Some of Cohen’s business partners also resulted from friendships he developed as a politician.
When Maine Democrat George Mitchell was appointed to the Senate in 1980, Cohen, a Republican, helped the inexperienced politician adjust.
“When I ran [for re-election], he supported my opponent. When he ran, I supported his opponent,” said Mitchell, 73. “Our relationship endured through all of that.”
It also endured into private business.
In 2003, Cohen teamed with Mitchell, chairman of global law firm DLA Piper, to offer legal advice to clients interested in the reconstruction of Iraq. In the past four years, DLA Piper has paid The Cohen Group $720,000 in lobbying fees. Both firms have done business with some of the largest military contractors, including aerospace manufacturer Lockheed Martin.
Though Mitchell and Cohen have disagreed in the past, they have been “more concerned with working together than letting our differences dominate,” Mitchell said in an interview.
Beyond the ‘Pentagon’
Cohen’s influence transcends The Cohen Group.
He displays his media savvy as an analyst on CNN, his leadership as an international spokesman for UMaine’s William S. Cohen Center and his intellectualism as an author.
“He was always a man who excelled in whatever he did,” said retired Air Force Gen. Nelson Durgin of Bangor, a member of the city’s urban renewal authority during Cohen’s 1971-72 mayoral administration.
Cohen, who now lives in Chevy Chase, Md., has penned 11 books. His most recent memoir, “Love in Black and White,” chronicles his interracial marriage with Janet Langhart Cohen. He plans to write at least one more book.
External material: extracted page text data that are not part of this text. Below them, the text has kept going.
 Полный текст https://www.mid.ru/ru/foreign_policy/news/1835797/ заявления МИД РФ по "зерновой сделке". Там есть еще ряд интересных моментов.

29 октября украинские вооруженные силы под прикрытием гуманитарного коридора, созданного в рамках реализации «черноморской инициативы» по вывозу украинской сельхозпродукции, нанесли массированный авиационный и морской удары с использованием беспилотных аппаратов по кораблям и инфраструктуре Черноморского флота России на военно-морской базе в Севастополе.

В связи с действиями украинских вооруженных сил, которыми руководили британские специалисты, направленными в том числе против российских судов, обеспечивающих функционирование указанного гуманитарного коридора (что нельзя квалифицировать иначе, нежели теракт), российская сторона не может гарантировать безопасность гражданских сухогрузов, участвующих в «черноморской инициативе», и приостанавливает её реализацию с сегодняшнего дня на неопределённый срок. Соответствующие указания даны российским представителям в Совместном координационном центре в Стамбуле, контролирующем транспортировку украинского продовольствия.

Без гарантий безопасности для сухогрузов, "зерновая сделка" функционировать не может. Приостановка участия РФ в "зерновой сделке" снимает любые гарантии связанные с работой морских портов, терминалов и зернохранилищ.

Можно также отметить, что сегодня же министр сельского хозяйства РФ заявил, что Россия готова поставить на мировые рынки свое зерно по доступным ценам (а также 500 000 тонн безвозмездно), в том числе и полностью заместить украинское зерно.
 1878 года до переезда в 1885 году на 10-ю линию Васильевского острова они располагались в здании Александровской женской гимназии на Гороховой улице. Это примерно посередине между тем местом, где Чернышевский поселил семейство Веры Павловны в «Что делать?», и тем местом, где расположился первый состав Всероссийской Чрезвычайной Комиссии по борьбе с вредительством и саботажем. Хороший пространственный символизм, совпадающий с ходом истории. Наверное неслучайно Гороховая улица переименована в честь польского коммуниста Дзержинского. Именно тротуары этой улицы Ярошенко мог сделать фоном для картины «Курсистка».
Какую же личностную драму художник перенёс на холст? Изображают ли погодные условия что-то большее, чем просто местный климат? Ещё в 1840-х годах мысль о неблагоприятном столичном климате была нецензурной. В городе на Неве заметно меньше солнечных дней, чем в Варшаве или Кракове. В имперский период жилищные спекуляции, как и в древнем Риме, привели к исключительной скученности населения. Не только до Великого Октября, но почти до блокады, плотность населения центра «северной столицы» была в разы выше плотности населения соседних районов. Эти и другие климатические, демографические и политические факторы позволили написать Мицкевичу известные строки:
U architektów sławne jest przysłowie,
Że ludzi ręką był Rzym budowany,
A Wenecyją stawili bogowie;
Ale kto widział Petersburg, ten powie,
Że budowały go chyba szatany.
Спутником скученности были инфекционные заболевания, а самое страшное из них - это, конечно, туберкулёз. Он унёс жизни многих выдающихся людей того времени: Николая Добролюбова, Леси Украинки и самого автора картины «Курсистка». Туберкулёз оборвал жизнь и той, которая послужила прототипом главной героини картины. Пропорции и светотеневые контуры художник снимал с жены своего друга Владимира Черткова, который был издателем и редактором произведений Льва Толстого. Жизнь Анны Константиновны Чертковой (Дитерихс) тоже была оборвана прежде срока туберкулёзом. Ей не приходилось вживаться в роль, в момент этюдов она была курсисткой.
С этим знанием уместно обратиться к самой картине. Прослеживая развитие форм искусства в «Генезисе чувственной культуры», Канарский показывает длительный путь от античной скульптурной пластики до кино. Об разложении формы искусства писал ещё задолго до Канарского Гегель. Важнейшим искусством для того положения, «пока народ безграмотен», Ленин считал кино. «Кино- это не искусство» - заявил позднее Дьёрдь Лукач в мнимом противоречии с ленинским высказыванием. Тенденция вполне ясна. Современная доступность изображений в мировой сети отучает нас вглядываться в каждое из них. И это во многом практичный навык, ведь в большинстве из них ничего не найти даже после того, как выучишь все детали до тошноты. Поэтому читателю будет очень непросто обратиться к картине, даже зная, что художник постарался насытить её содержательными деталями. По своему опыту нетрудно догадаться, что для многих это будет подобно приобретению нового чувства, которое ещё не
“But there’s very little time to do much of anything today other than to continue to build the business,” Cohen said. “It’s just part of my being – sleeping little, working hard and trying to do the best I can.”
The sources interviewed for this article struggled to provide personal descriptions of Cohen, a Bowdoin College and Boston University law graduate. Most said he’s a respectful, down-to-earth leader but a “complicated intellectual.”
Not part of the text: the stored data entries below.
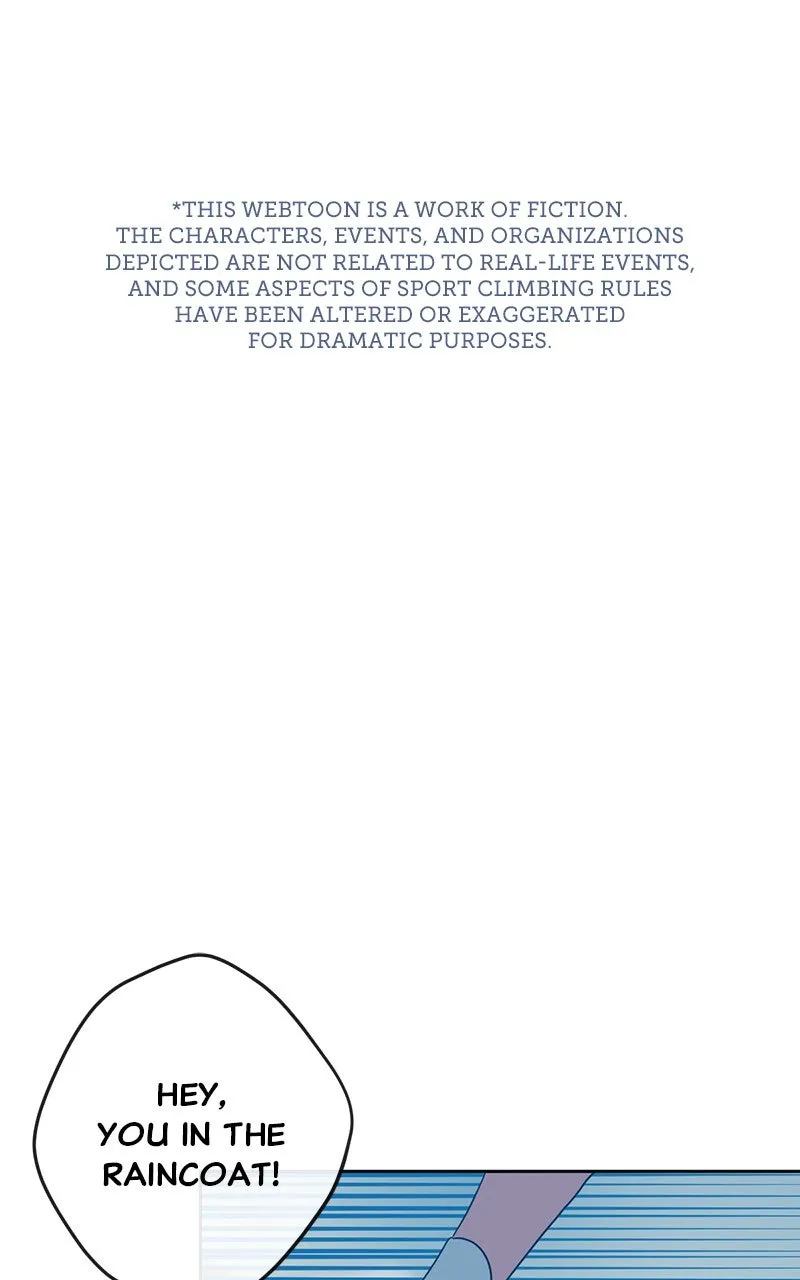 *THIS WEBTOON IS A WORK OF FICTION. THE CHARACTERS, EVENTS, AND ORGANIZATIONS DEPICTED ARE NOT RELATED TO REAL-LIFE EVENTS, AND SOME ASPECTS OF SPORT CLIMBING RULES HAVE BEEN ALTERED OR EXAGGERATED FOR DRAMATIC PURPOSES.

HEY, YOU IN THE RAINCOAT!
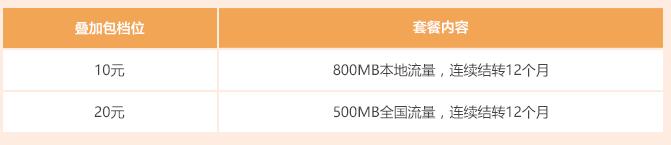 | 叠加包档位 | 套餐内容 |
|---|---|
| 10元 | 800MB本地流量，连续结转12个月 |
| 20元 | 500MB全国流量，连续结转12个月 |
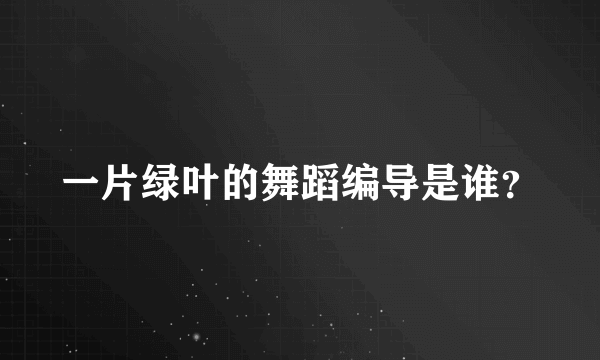 一片绿叶的舞蹈编导是谁？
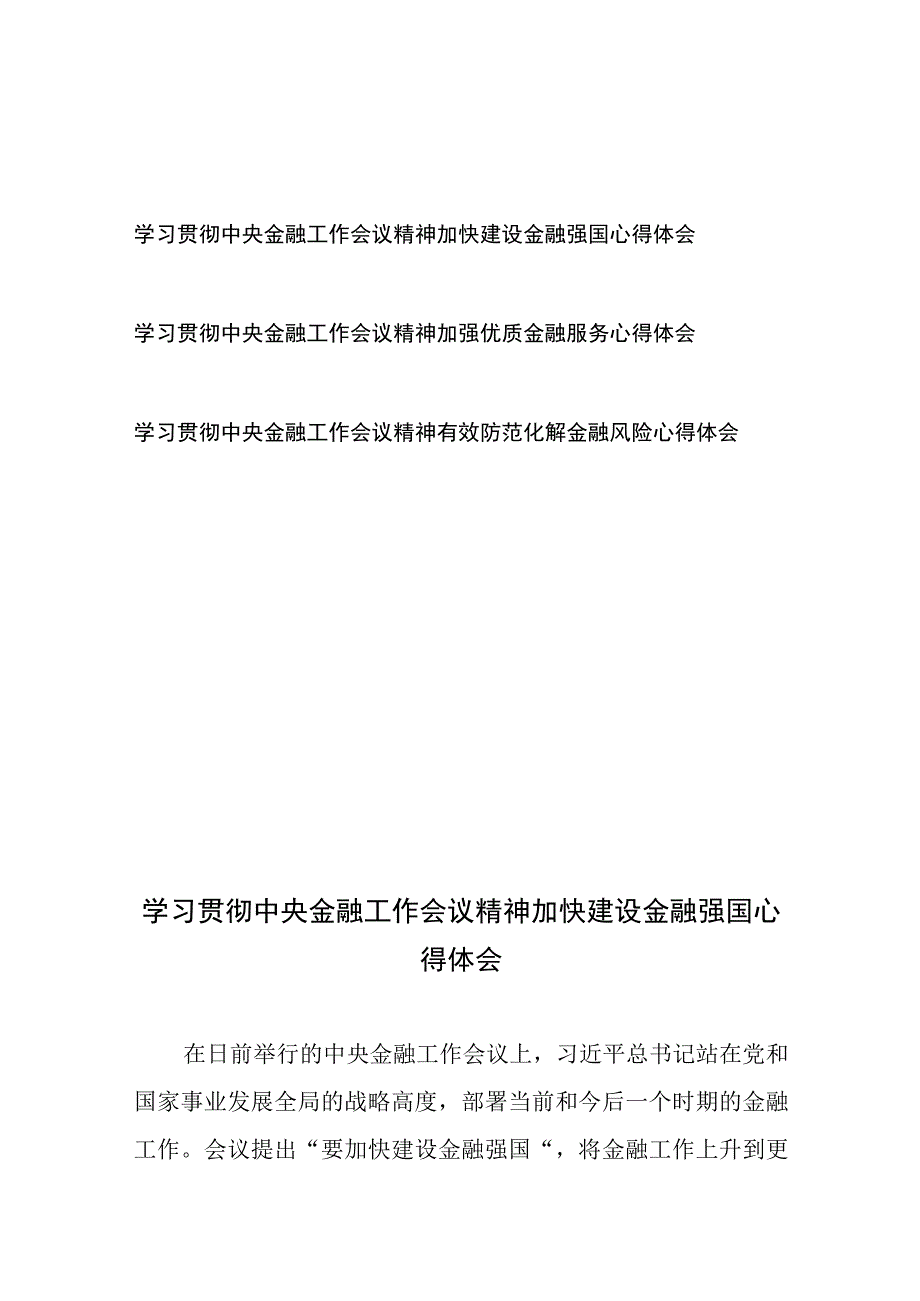 学习贯彻中央金融工作会议精神加快建设金融强国心得体会

学习贯彻中央金融工作会议精神加强优质金融服务心得体会

学习贯彻中央金融工作会议精神有效防范化解金融风险心得体会

学习贯彻中央金融工作会议精神加快建设金融强国心得体会

在日前举行的中央金融工作会议上，习近平总书记站在党和国家事业发展全局的战略高度，部署当前和今后一个时期的金融工作。会议提出“要加快建设金融强国“，将金融工作上升到更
“His favorite thing in the whole world must be going into his library and reading books,” Hamre said. “That’s unusual for a politician because politicians generally aren’t the kind to sit and read in a private room. They like to go out and shake hands.”
On the wall of Cohen’s own Pentagon, pictures of Maine’s famed Civil War hero, Joshua Chamberlain, hang near a world map speckled with dozens of dots, each denoting Cohen’s destinations as secretary of defense. He traveled 800,000 miles during his time at the Pentagon but has far exceeded that with The Cohen Group.
“No matter where I go, I’m always from Maine,” Cohen said. “Maine is always a part of me. I carry it with me wherever I go.”